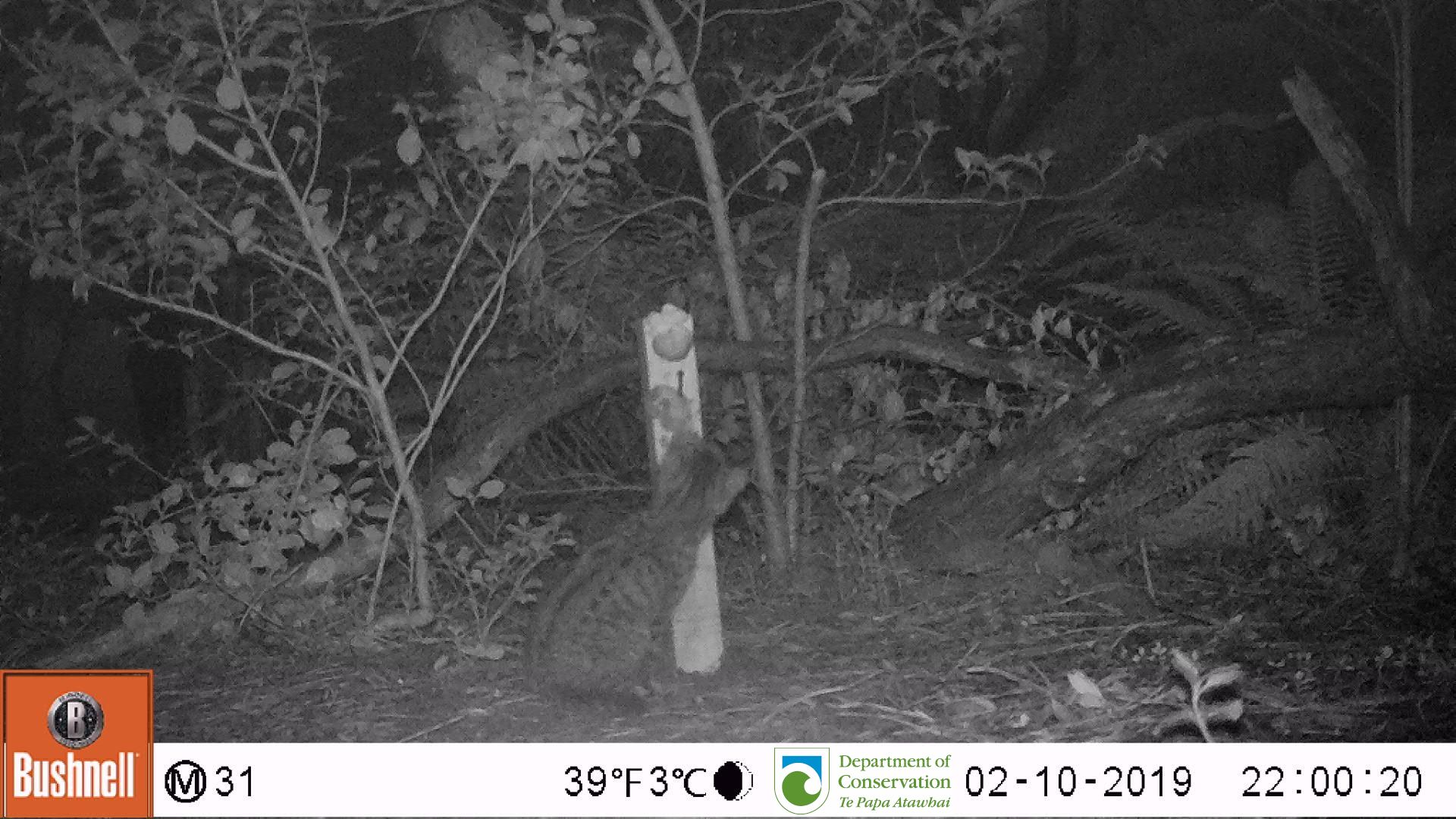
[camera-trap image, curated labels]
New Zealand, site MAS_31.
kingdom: Animalia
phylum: Chordata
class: Mammalia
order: Carnivora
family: Felidae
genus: Felis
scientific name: Felis catus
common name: domestic cat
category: cat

» The task
Restate word for word each line of the data from the one with "family: Felidae" to the last, keeping both ends.

» Task output
family: Felidae
genus: Felis
scientific name: Felis catus
common name: domestic cat
category: cat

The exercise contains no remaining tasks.